Technology news: February 2007
Copper rotors boost hybrid truck efficiency by 40%
The US Army has begun testing tough 15.9-tonne trucks powered by a hybrid diesel-electric system which uses 105kW copper-rotor motors to drive each of four axles. The drive system is said to decrease emissions and increase fuel efficiency by up to 40%, as well as reducing noise levels and reducing lifecycle costs.

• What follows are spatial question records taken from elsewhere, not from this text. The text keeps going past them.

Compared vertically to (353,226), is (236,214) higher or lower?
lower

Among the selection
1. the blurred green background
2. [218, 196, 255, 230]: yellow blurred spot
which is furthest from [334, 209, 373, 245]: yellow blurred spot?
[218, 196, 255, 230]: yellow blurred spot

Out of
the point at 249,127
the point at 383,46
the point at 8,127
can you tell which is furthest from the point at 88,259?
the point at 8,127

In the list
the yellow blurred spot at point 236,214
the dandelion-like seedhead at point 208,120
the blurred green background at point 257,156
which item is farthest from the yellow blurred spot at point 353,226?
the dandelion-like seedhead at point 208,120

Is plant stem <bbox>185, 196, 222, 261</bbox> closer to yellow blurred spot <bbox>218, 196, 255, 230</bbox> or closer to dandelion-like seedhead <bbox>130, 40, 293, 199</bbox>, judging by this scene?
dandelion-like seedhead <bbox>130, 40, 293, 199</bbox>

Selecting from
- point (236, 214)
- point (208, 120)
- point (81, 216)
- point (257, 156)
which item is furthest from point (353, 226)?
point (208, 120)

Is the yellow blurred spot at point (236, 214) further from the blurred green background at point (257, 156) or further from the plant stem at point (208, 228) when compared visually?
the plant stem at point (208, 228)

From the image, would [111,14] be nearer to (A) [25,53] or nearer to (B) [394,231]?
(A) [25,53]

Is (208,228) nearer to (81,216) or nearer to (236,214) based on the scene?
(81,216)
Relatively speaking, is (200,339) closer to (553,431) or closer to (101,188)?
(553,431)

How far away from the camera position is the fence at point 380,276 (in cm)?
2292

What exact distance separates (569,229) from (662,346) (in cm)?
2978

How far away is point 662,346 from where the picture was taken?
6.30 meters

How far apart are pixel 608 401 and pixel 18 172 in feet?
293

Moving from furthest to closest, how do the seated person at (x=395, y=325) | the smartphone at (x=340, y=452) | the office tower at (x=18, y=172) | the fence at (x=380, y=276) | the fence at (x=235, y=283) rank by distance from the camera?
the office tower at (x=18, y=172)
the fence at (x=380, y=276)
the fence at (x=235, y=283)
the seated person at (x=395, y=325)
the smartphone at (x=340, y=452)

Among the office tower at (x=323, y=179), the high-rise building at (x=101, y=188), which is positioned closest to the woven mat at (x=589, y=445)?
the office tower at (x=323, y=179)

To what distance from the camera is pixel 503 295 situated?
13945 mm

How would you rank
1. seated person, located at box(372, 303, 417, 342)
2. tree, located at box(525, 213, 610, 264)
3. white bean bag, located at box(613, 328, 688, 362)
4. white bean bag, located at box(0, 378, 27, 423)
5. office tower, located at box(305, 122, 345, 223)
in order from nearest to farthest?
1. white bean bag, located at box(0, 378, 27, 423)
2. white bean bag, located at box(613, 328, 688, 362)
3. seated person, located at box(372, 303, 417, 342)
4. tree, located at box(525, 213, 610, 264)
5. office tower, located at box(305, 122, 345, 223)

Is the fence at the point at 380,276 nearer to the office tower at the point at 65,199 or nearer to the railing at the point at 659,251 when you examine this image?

The trucks, built by Oshkosh, are powered by 400hp (300kW) diesel engines driving generators which, in turn, power the wheel motors directly, eliminating the need for torque converters, drive shafts and gearboxes. Braking energy is recovered regeneratively and stored in ultracapacitors.
As well as providing propulsion, the 335kW generators can produce electricity for field hospitals, command centres or airstrips. The hybrid technology could also be applied to civilian application such as rubbish trucks.
The 520V induction motors were built by Reliance Electric, which Rockwell Automation has sold recently to Baldor. "Using die-cast copper rotor technology was the only way we could meet the rigorous military requirements for, weight, size and performance," says Rich Schiferl, Reliance`s director of advanced technology.
Because copper is a better conductor than aluminium, copper rotors are more efficient than traditional aluminium rotors, allowing motors to be smaller and run cooler. "The result," says Schiferl, "is an induction motor with the highest power density possible today".
The technology for diecasting the copper rotors was developed by the Copper Development Association, in a programme sponsored by the US Army Research Laboratory.